UK Prime Minister David Cameron has announced a referendum on whether Britain should remain in the European Union is to be held onThursday 23 June 2016. With this date fast approaching, arguments are being put forward both in favor and against this notion.

One argument that has consistently made headlines by Eurosceptics is the concern over the accuracy of the official figures published regarding the numbers of EU nationals in the UK and the government’s failure to report on the exact numbers.

The Office for National Statistics (ONS) has stated that it will carry out an official review of these figures ahead of the referendum and publish it with the next quarterly migration reports.

The need for review arose after it was reported that, in the year leading up to September 2015, just 257,000 EU nationals arrived in the UK with the intention of residing. However, it was also reported that in the 12 months preceding December 2015, 630,000 EU nationals were issued with national insurance numbers.

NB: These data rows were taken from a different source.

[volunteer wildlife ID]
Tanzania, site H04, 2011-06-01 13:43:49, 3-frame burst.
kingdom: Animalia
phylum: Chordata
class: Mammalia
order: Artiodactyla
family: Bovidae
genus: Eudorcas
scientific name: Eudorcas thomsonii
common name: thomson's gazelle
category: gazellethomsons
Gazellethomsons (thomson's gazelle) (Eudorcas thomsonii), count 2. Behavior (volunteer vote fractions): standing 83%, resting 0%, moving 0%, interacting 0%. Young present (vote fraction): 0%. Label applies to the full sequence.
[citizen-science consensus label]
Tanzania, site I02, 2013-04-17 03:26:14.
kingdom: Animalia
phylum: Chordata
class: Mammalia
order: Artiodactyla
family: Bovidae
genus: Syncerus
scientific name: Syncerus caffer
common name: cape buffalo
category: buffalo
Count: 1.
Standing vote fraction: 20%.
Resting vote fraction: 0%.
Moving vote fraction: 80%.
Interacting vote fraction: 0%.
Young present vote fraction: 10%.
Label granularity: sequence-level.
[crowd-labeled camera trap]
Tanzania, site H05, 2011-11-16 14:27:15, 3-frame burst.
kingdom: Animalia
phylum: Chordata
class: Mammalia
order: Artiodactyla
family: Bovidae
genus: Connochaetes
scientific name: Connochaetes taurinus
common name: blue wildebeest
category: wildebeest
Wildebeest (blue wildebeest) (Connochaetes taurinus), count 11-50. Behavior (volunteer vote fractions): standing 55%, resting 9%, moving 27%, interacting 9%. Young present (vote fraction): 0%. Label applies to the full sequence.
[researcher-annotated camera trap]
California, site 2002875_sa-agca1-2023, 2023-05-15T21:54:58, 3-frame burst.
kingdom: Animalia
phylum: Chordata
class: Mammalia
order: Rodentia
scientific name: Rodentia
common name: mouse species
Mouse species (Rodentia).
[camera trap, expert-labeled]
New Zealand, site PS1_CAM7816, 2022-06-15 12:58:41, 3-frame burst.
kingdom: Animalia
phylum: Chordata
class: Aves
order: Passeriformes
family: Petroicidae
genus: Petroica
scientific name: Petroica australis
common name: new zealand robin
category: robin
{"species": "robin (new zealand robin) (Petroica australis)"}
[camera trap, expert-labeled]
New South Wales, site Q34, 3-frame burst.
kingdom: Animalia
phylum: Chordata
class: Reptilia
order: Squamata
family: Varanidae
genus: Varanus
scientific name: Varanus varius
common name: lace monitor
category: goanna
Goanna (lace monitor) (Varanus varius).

Experts from the ONS have advised that, whilst there is a significant discrepancy in the figures, there are a number of complex reasons as to why this could be.

The ONS’s view is that “using national insurance numbers to calculate migration numbers is far from a perfect method.” National insurance numbers are not only issued to permanent EU migrants, but also to temporary workers who are not included in the official migration figures due to the fact they are required to leave Britain once they have completed the seasonal work they came for. The ONS’s research also indicates that many EU migrants do not register for national insurance numbers immediately on arrival, and often wait for months, or even years, to do so after arriving in the UK. Further, the National Audit Office has raised concerns about widespread fraud in national insurance numbers, with people making multiple applications undetected, which could account for higher numbers.

Nevertheless, figures such as these (however erroneous) have historically been relied on by anti-immigration campaigners as proof that the government is playing down the migration figures and, with the referendum fast approaching, it is going to be interesting to see whether the ONS’s review will add further fuel to the debate.